Work item: Copy out all lines bearing the word "observed" from the listing below.

── Data to use ──

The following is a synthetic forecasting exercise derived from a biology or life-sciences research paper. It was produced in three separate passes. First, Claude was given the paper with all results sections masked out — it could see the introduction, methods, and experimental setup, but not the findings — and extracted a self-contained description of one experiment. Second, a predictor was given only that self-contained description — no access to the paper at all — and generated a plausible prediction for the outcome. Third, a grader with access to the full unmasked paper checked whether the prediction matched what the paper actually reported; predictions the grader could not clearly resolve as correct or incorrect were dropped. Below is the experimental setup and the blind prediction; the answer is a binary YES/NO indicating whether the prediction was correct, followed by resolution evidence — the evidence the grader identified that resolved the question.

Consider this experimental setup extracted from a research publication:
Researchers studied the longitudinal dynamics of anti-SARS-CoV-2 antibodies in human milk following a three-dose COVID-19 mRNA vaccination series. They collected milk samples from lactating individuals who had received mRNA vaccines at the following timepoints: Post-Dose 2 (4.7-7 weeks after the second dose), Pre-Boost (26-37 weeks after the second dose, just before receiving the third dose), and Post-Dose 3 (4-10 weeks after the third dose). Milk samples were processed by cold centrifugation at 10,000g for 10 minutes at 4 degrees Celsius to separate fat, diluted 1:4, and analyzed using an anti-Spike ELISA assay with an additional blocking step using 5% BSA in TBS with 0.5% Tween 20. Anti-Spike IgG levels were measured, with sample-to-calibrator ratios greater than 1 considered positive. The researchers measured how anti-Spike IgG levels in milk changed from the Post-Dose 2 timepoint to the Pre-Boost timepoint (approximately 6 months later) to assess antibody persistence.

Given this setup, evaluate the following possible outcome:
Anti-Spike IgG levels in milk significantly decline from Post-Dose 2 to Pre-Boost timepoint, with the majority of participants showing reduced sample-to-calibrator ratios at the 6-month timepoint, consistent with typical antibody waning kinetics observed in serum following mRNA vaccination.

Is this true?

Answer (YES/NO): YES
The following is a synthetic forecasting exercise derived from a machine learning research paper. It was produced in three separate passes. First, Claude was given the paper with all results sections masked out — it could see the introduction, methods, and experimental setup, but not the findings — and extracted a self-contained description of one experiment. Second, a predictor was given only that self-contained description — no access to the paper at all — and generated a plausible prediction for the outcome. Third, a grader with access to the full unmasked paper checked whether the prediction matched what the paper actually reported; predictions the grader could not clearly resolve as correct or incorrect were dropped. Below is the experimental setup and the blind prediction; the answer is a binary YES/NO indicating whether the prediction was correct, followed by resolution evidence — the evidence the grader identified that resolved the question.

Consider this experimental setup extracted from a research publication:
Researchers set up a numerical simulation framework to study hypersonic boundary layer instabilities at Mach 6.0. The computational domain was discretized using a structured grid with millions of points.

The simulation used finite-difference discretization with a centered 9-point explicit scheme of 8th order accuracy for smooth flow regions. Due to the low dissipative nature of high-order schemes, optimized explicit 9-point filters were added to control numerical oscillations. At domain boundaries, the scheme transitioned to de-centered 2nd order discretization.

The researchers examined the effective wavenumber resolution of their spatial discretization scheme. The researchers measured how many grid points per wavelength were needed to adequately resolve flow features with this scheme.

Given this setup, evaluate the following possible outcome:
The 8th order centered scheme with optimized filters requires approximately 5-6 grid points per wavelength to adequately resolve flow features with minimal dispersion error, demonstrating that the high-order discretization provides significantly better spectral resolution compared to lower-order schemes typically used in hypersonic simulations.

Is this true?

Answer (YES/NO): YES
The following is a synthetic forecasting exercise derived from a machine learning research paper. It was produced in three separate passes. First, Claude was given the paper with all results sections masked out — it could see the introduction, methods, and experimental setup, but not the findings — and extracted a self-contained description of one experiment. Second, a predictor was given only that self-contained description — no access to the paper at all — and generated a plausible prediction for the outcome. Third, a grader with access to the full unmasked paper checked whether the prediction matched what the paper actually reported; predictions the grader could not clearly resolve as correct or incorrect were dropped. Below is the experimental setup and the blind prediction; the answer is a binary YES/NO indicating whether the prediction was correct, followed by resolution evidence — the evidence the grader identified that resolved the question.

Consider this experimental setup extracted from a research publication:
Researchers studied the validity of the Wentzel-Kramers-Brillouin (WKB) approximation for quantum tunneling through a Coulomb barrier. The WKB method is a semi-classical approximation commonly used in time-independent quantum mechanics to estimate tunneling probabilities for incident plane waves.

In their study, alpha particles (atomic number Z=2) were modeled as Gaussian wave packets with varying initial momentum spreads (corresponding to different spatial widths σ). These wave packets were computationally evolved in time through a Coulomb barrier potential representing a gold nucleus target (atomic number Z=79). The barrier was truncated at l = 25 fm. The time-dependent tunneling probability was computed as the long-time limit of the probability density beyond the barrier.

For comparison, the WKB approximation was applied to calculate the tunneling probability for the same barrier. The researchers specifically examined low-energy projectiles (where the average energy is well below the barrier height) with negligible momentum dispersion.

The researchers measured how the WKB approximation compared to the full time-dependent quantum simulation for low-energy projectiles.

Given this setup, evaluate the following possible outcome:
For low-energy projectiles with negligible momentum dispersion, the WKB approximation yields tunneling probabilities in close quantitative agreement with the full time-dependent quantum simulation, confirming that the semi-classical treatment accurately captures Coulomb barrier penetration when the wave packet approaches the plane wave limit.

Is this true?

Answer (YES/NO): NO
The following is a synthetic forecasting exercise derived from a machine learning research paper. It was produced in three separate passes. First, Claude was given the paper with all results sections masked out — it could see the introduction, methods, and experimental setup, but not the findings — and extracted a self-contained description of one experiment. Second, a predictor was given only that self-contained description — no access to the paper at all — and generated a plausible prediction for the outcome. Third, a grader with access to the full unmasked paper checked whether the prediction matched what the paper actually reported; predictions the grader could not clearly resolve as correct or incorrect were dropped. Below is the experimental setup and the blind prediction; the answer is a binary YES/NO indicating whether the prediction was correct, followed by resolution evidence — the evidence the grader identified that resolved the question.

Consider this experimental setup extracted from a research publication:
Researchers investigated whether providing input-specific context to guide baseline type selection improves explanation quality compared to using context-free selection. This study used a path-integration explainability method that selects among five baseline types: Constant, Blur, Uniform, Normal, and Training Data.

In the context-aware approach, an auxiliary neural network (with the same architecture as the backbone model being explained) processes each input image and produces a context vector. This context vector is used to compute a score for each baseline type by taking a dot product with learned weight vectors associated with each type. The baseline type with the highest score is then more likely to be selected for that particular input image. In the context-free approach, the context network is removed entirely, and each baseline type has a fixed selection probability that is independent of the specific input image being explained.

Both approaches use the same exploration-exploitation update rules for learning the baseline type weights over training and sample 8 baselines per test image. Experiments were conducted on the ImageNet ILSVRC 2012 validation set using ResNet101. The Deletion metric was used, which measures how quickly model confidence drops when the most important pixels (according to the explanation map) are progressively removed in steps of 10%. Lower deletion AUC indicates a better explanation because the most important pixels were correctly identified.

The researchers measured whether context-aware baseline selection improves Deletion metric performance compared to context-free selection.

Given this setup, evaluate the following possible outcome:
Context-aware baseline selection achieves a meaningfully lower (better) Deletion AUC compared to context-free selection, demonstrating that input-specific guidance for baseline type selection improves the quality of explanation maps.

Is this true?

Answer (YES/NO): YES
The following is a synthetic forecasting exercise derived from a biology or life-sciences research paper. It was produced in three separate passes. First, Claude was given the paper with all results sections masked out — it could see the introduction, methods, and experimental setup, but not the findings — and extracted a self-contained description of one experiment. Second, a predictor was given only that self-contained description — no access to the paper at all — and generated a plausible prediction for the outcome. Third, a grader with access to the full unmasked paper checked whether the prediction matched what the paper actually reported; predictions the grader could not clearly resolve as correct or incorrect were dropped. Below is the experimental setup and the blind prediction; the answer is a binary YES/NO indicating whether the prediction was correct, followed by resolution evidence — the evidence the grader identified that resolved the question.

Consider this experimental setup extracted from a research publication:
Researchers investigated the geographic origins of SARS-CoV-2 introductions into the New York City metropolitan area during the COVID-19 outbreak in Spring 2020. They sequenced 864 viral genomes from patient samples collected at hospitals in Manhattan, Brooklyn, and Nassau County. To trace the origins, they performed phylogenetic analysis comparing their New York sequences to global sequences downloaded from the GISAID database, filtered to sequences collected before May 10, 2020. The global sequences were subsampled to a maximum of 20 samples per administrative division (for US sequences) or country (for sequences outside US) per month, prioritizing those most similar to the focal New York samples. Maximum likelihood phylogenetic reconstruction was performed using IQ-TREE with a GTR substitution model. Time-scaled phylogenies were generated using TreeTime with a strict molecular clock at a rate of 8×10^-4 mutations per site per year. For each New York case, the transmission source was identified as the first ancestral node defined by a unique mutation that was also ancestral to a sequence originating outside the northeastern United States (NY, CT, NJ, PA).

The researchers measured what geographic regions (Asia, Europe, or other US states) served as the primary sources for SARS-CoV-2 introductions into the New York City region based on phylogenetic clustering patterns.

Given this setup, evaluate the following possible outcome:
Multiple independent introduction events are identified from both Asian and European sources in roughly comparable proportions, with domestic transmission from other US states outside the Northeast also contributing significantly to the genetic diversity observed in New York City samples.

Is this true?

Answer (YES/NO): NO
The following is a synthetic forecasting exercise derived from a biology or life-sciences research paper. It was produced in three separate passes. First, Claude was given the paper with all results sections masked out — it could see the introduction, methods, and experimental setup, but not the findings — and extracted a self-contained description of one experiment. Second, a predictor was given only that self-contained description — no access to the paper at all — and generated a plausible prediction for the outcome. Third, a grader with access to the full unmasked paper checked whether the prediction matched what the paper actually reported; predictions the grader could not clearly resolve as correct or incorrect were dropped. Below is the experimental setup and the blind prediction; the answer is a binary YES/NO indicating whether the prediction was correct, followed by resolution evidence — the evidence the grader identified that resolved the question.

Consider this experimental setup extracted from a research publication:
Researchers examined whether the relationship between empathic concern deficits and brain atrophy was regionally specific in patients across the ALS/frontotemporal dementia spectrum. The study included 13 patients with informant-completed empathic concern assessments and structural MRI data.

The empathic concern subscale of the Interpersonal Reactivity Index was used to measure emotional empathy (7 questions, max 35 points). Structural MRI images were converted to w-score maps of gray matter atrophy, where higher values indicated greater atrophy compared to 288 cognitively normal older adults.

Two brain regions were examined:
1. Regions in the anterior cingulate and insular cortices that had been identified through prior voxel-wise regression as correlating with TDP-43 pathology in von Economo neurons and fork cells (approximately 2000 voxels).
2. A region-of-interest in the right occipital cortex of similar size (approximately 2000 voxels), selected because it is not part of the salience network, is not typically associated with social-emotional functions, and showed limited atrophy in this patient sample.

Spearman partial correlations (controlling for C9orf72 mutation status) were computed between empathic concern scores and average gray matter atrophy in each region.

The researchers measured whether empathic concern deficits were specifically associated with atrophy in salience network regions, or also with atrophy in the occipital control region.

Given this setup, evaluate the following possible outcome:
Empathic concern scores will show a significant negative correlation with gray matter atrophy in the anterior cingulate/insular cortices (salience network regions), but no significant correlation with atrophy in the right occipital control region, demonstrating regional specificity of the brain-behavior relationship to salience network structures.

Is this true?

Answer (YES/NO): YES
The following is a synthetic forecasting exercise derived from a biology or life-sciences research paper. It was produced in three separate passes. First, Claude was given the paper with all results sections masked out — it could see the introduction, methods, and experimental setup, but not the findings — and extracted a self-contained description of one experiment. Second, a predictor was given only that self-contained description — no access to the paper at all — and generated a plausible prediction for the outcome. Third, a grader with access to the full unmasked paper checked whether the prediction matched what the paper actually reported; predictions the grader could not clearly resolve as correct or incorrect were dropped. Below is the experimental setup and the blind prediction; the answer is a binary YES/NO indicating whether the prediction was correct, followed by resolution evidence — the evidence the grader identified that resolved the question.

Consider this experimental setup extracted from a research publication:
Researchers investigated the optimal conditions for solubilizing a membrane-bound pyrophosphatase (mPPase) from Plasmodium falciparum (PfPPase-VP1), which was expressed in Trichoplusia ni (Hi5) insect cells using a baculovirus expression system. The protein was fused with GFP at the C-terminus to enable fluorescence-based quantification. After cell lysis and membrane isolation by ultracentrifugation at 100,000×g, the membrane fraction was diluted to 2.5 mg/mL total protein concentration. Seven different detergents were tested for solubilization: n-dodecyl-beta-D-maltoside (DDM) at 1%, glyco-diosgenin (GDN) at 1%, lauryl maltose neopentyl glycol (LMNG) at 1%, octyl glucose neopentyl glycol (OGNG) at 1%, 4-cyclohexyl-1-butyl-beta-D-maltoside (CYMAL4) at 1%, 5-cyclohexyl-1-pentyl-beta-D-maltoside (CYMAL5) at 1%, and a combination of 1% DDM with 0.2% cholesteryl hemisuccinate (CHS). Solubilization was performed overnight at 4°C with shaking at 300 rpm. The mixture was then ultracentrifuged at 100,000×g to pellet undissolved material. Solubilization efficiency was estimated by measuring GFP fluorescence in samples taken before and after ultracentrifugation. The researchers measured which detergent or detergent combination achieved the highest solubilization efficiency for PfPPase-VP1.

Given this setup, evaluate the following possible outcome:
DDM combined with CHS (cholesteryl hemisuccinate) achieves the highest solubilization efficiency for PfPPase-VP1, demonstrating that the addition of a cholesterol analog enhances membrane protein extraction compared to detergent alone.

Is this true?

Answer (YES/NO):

───

Output of the exercise:
Anti-Spike IgG levels in milk significantly decline from Post-Dose 2 to Pre-Boost timepoint, with the majority of participants showing reduced sample-to-calibrator ratios at the 6-month timepoint, consistent with typical antibody waning kinetics observed in serum following mRNA vaccination.
Multiple independent introduction events are identified from both Asian and European sources in roughly comparable proportions, with domestic transmission from other US states outside the Northeast also contributing significantly to the genetic diversity observed in New York City samples.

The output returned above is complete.